Did Nvidia stop at adding DirectX 11 and enough hardware to make Tessellation more feasible? No, Nvidia redesigned the cache setup, tossed some heat pipes on the GTX-480, and added C++ support for CUDA. The list of improvements to GF100 goes on and on.
Nvidia took what they learned from the G90/G92 cores and applied it to GT200. Then they took what they learned from both G90 and GT200 and asked game developers what they needed, and they thoughtfully checked with the scientific community to see what those folks needed. Then they cracked out the magic 8 ball and peered into the future and made some heavy bets on the direction that GPU computing should take.
In that peek into the future they saw Tessellation, computer generated film quality gaming, extreme AA/AF setting that go up to 32x then on the 7th day they decided to toss GDDR5 on GTX-480 with a 384 bit memory buss.
No, it’s not a photoshop composite we stole off a overseas website. No it’s not a artists rendering shot stolen off of Fudzilla it’s the real deal. It’s here and we are benching it until it screams for mercy or they stop making Red Bull. The GTX-480 is expected on E-Tailer sites soon priced at $499 USD MSRP. Discount sites might have them a little cheaper but it’s not the infamous $699 so many sites misreported in a frenzy to attract more readers at the cost of damaging their reputation.
We don’t have a GTX-470 in house right now but we have photos of one and yes they are real. Bjorn3D doesn’t play the rumor mill game. This is the real deal and it is what reference GTX-470 will look like. We have requested a GTX-470 and as soon as one hits the door, we will burn the candle at both ends to get you a review on it.
Expected to debut at $350 USD MSRP the GTX-470 combines the power of the redesigned GF100 core in a more price friendly package. With ATI’s 5850 being spotted in the $300 price range we would expect performance to top the 5850 in raw power, and with the redesigned GF100 core aimed squarely at Tessellated games and applications, it should lend itself well to heavily graphic intensive games. Both GTX-480 and GTX-470 will also run rings around any previous generation of GPUs when it comes to Ray Tracing (Sunshafts, God Rays commonly use Ray Tracing).

*RECORDED DATA*
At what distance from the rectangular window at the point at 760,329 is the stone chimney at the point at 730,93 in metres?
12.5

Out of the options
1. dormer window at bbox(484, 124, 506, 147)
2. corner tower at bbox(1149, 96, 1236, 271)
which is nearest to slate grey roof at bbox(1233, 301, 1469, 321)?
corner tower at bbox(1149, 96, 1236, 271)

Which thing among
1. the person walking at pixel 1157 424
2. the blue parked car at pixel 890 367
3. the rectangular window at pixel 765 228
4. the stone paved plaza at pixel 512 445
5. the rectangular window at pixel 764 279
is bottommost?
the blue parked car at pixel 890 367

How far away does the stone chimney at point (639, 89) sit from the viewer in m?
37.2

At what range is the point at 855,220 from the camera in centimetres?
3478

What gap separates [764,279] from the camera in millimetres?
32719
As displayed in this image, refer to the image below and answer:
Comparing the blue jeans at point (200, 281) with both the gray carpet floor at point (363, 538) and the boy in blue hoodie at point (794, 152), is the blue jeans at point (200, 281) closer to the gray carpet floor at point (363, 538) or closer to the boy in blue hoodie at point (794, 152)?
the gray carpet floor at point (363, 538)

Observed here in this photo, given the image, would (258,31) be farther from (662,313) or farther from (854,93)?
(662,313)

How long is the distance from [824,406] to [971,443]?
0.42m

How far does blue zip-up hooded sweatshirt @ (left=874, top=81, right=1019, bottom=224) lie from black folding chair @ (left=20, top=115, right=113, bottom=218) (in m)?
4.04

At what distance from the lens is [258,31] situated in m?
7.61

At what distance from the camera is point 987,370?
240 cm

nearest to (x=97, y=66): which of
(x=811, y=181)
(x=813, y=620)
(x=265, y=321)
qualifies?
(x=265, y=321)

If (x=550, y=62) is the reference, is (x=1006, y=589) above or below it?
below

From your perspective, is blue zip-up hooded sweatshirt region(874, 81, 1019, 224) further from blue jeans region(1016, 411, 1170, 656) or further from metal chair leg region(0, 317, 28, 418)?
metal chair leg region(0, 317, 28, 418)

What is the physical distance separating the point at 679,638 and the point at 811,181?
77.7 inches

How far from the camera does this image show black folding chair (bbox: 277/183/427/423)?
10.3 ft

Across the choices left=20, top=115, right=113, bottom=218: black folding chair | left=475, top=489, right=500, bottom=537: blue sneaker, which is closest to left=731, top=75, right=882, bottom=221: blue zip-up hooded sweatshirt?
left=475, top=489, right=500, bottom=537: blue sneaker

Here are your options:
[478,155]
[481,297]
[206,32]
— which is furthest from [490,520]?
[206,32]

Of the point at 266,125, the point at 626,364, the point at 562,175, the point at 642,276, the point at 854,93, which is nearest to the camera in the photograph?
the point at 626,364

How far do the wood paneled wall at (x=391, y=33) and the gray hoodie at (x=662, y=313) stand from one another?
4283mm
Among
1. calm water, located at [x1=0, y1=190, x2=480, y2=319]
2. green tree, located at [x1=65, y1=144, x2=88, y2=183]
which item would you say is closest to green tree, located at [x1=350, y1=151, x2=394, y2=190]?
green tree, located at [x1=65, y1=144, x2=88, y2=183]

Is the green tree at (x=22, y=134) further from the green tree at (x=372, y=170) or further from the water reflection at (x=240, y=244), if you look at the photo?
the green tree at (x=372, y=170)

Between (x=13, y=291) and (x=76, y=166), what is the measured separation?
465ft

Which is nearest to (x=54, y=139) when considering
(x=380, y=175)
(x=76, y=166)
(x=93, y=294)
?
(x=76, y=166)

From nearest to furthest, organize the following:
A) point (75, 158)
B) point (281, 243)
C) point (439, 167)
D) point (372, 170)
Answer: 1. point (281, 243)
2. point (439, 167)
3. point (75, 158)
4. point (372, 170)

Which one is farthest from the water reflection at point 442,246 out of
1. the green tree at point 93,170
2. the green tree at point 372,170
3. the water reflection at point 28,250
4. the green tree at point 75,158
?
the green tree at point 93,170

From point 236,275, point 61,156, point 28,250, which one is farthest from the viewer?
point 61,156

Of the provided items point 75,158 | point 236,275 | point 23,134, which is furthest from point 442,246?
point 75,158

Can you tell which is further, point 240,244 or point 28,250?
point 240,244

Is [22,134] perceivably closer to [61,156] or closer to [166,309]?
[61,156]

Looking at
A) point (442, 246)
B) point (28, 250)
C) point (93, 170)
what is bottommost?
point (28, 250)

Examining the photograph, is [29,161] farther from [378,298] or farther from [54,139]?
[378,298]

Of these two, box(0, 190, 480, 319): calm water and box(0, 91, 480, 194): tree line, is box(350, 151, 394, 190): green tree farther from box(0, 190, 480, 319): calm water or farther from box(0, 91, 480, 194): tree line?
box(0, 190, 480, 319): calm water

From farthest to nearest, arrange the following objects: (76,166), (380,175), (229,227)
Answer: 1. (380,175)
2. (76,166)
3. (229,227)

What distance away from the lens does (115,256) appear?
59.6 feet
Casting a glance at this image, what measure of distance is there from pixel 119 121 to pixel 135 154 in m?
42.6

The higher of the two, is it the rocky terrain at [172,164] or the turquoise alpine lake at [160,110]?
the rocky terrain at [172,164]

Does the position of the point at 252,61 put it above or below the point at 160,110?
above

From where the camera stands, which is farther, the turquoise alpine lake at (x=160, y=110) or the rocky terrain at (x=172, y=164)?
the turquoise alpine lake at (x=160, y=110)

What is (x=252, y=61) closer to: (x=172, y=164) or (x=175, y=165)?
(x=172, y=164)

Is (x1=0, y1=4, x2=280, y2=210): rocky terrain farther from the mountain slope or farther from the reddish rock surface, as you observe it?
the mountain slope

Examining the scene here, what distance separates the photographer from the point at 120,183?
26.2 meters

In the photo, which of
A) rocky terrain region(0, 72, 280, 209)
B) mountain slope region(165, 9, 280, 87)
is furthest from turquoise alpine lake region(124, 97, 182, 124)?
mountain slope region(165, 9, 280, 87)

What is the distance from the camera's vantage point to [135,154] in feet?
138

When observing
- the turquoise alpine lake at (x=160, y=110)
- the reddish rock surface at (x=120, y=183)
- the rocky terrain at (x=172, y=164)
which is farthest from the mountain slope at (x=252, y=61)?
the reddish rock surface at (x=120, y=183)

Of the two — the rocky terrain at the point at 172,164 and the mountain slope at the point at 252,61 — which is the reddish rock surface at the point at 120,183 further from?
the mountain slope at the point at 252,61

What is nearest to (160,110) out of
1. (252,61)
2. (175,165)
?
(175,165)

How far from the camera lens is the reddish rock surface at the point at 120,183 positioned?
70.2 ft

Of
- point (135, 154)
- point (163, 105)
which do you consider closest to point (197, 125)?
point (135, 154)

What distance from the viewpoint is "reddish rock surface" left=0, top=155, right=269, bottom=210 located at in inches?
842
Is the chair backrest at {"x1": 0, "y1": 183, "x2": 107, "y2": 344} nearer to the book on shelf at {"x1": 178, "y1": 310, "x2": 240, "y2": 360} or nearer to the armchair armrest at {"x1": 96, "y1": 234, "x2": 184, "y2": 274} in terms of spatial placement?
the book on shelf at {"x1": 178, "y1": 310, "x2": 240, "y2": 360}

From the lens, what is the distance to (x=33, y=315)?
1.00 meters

*REQUIREMENTS*
In the article about Nvidia's GF100 cards, what MSRP is the GTX-470 expected to debut at? Rely on the article about Nvidia's GF100 cards alone, leaving the material aside.

*OUTPUT OF THE EXERCISE*
$350 USD.